:: Auszug zum Lesen ::
· · · · · · ·
Unser Kunstmeister findet danach zum ersten Mal Erwähnung in der Arbeit De subtilitate des Hieronymus Cardanus, Paris 1550. Cardanus handelt S.267f. von Räderuhren ohne Gewichte, und nach der Besprechung von schwingungsdämpfenden Vorrichtungen für einen Reisewagen des Kaisers kommt er auf unseren Janellus zu sprechen: Ianellus Turrianus Cremonensis, cuius etiam supra meminimus, horum inventor est, Giovanni Torriani (Ianellus Turrianus) aus Cremona, von dem schon weiter oben die Rede war (dessen wir schon weiter oben gedachten), ist deren Erfinder.

Von Janellus - bleiben wir bei Gerhard Mercators Zitat - ist auch in Las Antiguedades de las ciudades de España, die Altertümer der Städte Spaniens, von Ambrosio de Morales, Alcalá 1575, S.91ff., die Rede.

Vgl. HOMMEL.

Nach dem Tode Karls V. ist Janellus nach Toledo gezogen, hat dort u.a. das gleich zu erwähnende Wasserhebewerk gebaut. Die Toledaner haben ihrem großen Kunst-Meister schon zu Lebzeiten ein Denkmal in der Gestalt einer Marmorbüste von Alonso Berruguete (1480-1561)  gesetzt. Janellus scheint 1583 oder 1585 als Mittsechziger in Madrid gestorben zu sein.
· · · · · · ·
:: Gegebene Informationen ::
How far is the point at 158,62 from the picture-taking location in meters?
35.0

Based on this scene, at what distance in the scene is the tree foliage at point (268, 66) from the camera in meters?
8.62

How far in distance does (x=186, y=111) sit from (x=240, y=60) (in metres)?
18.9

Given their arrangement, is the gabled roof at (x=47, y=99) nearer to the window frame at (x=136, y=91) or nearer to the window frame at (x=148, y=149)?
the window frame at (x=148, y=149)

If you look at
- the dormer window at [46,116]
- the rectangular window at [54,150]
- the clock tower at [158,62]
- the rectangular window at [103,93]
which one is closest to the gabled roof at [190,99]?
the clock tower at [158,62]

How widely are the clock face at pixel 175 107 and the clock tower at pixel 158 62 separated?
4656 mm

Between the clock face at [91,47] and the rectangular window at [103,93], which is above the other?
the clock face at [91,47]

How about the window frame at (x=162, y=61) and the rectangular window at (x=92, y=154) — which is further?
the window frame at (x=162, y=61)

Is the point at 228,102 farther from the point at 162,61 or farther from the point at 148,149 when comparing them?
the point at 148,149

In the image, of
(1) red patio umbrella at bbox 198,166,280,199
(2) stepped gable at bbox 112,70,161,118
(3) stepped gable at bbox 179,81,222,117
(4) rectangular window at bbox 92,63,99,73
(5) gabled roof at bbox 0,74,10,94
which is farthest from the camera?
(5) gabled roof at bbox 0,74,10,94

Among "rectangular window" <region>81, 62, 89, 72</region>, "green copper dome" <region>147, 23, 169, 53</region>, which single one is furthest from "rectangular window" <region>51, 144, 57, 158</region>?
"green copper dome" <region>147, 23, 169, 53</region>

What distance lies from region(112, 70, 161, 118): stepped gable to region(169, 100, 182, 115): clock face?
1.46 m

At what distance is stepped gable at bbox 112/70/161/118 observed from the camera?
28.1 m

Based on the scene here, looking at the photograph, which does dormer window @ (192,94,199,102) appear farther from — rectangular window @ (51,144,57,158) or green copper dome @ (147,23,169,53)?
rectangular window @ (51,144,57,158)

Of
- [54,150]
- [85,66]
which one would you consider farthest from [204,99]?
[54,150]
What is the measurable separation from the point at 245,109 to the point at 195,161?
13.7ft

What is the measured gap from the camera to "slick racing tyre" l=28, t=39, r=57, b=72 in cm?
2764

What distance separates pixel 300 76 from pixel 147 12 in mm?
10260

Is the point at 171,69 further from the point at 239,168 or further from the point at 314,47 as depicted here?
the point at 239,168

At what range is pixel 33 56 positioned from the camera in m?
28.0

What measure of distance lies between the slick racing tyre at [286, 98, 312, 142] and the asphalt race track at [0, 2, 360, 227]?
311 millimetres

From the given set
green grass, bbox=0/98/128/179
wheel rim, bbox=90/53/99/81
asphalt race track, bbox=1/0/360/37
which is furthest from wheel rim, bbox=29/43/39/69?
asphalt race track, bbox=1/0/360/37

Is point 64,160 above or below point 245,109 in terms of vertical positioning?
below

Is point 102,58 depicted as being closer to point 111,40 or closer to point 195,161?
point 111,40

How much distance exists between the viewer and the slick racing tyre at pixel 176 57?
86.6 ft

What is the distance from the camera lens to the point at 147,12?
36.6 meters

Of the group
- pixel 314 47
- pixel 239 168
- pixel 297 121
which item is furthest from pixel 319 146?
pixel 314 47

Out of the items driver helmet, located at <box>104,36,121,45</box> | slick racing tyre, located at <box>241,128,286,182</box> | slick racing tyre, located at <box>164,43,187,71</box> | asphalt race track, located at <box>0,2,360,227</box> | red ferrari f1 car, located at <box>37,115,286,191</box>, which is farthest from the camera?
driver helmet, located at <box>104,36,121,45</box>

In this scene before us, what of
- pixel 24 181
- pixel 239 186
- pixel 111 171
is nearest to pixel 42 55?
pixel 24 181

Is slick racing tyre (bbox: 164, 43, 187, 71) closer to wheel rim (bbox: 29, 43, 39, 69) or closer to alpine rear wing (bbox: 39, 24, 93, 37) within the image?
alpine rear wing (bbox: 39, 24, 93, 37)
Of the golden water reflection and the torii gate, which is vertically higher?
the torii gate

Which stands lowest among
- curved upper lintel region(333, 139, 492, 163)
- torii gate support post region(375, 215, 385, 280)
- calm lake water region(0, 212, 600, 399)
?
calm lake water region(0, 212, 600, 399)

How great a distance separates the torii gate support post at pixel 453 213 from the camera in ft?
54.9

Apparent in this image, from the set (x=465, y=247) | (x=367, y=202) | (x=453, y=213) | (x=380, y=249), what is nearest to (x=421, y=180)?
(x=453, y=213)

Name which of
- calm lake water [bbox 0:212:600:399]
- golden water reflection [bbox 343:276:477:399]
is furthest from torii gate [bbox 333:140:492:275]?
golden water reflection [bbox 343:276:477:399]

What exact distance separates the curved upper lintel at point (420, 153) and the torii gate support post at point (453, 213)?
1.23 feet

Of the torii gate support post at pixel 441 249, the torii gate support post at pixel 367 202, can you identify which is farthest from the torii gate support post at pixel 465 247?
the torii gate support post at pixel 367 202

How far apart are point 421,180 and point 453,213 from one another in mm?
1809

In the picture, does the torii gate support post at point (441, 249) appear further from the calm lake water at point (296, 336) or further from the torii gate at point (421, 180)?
· · · · · · ·
:: Aufgaben ::
**1)** Welche vierstelligen Jahreszahlen kommen im Auszug über Janellus vor? Nenne alle in der Reihenfolge, in der sie erscheinen.
**2)** Wie lautet im Auszug über Janellus die Passage, die mit den Worten „Von Janellus - bleiben“ anfängt und mit „gestorben zu sein.“ schließt? Gib sie wortgetreu aus.
Die Zeilen sind eigenständiges Material und haben mit dem Auszug nichts zu tun.

:: Lösungen der Übung ::
**1)** 1550, 1575, 1480, 1561, 1583, 1585

**2)**
Von Janellus - bleiben wir bei Gerhard Mercators Zitat - ist auch in Las Antiguedades de las ciudades de España, die Altertümer der Städte Spaniens, von Ambrosio de Morales, Alcalá 1575, S.91ff., die Rede.

Vgl. HOMMEL.

Nach dem Tode Karls V. ist Janellus nach Toledo gezogen, hat dort u.a. das gleich zu erwähnende Wasserhebewerk gebaut. Die Toledaner haben ihrem großen Kunst-Meister schon zu Lebzeiten ein Denkmal in der Gestalt einer Marmorbüste von Alonso Berruguete (1480-1561)  gesetzt. Janellus scheint 1583 oder 1585 als Mittsechziger in Madrid gestorben zu sein.